■ **Requirements**: Write out, unchanged, the lines from the one holding "Considering what this" to the close of the listing. Both the first and last lines belong in it.

■ **Recorded data**:
----
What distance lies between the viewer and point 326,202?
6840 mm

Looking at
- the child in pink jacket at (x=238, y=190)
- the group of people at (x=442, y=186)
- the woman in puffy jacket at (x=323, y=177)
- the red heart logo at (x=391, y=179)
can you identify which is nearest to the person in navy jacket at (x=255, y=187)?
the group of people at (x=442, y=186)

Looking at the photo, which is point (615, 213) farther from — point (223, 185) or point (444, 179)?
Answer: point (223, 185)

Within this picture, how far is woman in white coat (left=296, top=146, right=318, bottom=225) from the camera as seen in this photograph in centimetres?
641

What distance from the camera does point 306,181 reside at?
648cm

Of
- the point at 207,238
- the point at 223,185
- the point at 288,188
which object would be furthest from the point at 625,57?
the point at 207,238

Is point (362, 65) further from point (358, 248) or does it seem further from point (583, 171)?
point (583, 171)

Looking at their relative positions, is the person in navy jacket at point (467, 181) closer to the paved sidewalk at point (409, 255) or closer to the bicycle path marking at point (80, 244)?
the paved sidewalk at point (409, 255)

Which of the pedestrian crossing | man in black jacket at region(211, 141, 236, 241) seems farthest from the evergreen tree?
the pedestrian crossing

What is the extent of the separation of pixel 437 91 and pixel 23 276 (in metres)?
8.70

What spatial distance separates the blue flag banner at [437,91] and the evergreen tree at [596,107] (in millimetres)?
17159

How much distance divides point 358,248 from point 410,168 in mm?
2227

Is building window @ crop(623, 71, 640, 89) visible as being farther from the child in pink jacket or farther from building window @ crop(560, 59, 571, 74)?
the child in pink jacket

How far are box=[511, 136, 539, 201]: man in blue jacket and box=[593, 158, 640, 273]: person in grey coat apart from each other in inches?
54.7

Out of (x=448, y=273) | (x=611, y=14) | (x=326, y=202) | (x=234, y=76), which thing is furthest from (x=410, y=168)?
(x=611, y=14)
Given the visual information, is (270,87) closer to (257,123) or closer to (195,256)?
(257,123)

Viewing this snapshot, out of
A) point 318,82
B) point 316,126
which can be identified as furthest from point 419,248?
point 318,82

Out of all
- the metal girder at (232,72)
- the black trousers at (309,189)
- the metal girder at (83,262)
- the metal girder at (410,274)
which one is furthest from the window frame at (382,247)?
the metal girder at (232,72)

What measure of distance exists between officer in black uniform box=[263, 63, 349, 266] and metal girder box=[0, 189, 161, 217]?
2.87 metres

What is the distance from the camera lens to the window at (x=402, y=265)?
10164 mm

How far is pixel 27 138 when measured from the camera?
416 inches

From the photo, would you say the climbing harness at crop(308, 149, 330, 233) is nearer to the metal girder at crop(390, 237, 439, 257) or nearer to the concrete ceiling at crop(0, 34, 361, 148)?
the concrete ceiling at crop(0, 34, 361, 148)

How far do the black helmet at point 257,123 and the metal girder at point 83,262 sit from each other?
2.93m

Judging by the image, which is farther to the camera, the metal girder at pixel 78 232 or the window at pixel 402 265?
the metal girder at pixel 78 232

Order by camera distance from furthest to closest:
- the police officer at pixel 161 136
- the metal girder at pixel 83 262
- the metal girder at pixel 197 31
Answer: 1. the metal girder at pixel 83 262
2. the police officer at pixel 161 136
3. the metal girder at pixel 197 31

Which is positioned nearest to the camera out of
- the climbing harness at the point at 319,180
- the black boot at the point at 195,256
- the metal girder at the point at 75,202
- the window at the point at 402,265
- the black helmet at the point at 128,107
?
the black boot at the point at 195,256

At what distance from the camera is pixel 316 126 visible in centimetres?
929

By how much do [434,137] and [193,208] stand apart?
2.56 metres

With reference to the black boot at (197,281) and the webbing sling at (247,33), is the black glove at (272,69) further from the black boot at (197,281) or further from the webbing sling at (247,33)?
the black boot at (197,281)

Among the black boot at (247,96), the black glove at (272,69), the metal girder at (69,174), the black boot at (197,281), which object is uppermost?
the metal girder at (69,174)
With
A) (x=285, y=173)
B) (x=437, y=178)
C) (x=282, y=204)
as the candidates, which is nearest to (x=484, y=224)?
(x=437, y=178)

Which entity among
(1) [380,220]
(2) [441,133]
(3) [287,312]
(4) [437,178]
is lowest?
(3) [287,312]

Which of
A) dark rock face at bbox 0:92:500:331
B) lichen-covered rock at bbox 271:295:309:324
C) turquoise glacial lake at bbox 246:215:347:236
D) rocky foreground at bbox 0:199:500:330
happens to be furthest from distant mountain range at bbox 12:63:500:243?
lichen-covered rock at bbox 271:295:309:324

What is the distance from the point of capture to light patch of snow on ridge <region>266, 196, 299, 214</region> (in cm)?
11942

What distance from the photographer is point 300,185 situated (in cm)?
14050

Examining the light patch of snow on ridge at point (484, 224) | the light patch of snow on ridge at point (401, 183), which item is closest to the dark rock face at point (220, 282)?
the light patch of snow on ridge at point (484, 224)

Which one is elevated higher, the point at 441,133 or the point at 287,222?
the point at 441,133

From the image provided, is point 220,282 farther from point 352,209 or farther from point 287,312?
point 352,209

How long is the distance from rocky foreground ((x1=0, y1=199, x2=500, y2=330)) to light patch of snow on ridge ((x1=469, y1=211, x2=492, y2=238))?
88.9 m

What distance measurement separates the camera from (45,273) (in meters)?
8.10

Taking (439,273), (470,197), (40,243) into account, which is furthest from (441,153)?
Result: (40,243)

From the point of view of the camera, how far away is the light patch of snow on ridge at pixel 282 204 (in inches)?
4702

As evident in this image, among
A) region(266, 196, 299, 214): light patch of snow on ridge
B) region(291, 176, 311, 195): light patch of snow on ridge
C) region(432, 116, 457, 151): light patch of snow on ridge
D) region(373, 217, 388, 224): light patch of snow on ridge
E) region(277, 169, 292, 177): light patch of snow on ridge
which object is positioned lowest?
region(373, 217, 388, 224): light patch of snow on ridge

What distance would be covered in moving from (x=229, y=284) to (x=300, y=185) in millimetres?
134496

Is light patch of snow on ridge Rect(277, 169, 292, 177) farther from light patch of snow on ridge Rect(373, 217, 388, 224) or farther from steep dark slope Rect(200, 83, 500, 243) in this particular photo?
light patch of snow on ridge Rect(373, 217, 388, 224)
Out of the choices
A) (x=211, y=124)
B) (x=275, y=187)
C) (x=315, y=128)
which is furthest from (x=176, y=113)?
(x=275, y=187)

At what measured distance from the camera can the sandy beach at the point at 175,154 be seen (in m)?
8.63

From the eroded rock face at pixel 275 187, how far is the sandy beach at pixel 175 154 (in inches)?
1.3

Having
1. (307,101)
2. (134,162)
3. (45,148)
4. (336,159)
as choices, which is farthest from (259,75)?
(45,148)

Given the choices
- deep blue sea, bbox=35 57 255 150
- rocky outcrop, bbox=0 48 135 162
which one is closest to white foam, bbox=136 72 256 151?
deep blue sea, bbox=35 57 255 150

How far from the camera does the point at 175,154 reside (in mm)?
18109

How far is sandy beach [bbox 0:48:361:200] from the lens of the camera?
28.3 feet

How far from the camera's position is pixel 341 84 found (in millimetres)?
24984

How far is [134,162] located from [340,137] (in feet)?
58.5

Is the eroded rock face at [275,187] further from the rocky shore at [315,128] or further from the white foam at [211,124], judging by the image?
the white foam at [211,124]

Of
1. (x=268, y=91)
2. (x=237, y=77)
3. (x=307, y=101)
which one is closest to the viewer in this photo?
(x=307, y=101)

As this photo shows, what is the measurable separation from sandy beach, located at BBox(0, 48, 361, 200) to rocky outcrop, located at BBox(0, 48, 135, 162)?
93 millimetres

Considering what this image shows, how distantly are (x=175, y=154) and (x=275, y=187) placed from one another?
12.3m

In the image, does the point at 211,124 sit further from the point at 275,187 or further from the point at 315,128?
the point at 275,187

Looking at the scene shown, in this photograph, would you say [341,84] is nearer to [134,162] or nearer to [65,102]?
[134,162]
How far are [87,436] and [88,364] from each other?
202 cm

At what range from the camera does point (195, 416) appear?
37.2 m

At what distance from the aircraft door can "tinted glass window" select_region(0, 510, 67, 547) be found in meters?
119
----
■ **Solution to the exercise**:
Considering what this image shows, how distantly are (x=175, y=154) and (x=275, y=187) placed from one another?
12.3m

In the image, does the point at 211,124 sit further from the point at 275,187 or further from the point at 315,128?
the point at 275,187

Looking at the scene shown, in this photograph, would you say [341,84] is nearer to [134,162] or nearer to [65,102]?
[134,162]
How far are [87,436] and [88,364] from each other?
202 cm

At what range from the camera does point (195, 416) appear?
37.2 m

At what distance from the aircraft door can "tinted glass window" select_region(0, 510, 67, 547) be found in meters?
119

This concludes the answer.